En vue de répondre à ces échecs et aux difficultés rencontrées, la première étape consisterait à définir un projet de société, considère Séverine Blaise, dont découleraient les orientations en termes de politique économique. Le cadre ? Un développement plus soutenable reposant, en partie, sur les fondements de l’économie sociale et solidaire ainsi que sur la valorisation du patrimoine. Également, « la question de la place de l’économie domestique kanak dans le mode de répartition de la richesse mérite d’être discutée ». La priorité ? La poursuite d’objectifs de « justice sociale et de réduction des inégalités, de renforcement de la protection sociale et des mécanismes de solidarité ».

De ces principes, la chercheuse retient plusieurs urgences : l’amélioration du bien-être des populations, qu’il passe par la santé, un système éducatif plus adapté ou le pouvoir d’achat, la diminution des dépendances alimentaire, énergétique et financière, et l’accélération de l’adaptation au changement climatique. De potentiels leviers de diversification de l’économie à approfondir.

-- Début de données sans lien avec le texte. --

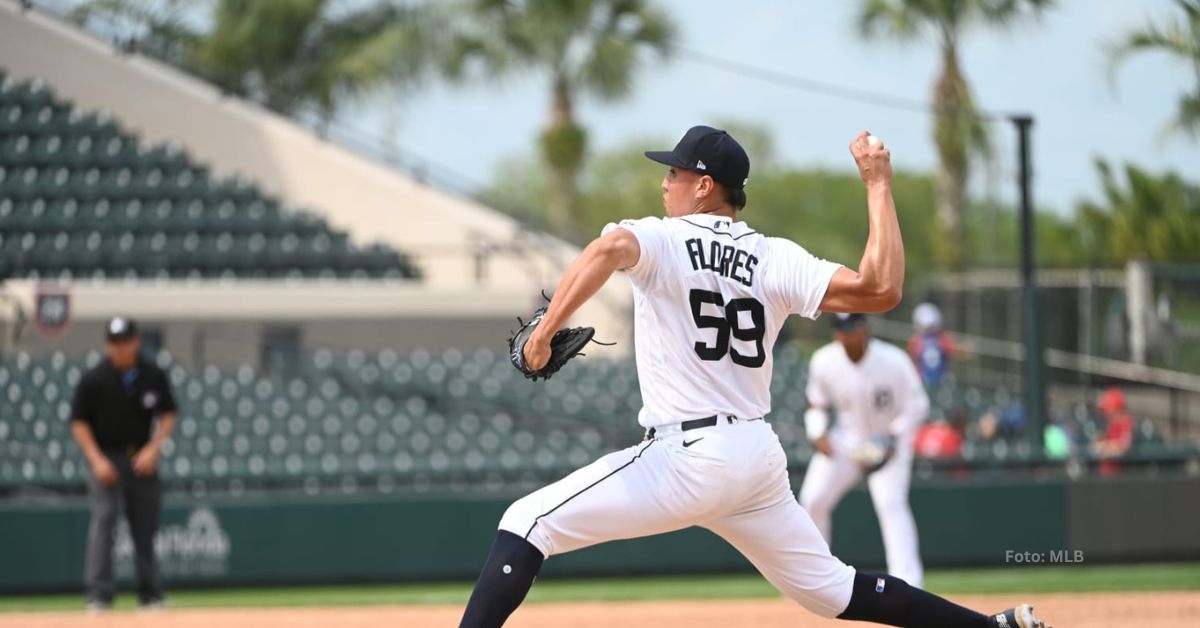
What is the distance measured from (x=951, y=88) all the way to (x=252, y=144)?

Il en existe d’autres, à l’image de l’agriculture. La filière « revêt une grande importance par les effets d’entraînement qu’elle génère sur les autres secteurs », via notamment les activités de transformation. Enfin, poursuit Séverine Blaise, dans la lignée du protocole de Bercy, une stratégie nickel pays doit être adoptée et les dispositifs de captation de la rente améliorés.

RÉFORMER LA FISCALITÉ

En vue d’atteindre ces objectifs, la réforme de la fiscalité constitue un enjeu central. « Il paraît urgent de la mener à son terme », insiste la professeure. Et en particulier, la fiscalité directe, précise-t-elle, c’est-à-dire celle prélevée sur les revenus, le patrimoine, etc., « plus redistributive que la fiscalité indirecte », c’est-à-dire les taxes comme la TGC. Séverine Blaise propose d’autres mesures, telles qu’un impôt sur la fortune, une meilleure progressivité des prélèvements, la taxation du capital, etc.

Concernant la vie chère, un des sujets les plus importants pour les Calédoniens, l’action implique un effet sur la fiscalité et « l’efficacité des protections douanières, la régulation publique et les structures de marché (réglementation de l’urbanisme commercial, lutte contre les pratiques anticoncurrentielles, etc.), et le renforcement des moyens disponibles pour le contrôle des prix et des marges ». Autre piste : augmenter les moyens de lutte contre l’évasion fiscale.

A.-C.P.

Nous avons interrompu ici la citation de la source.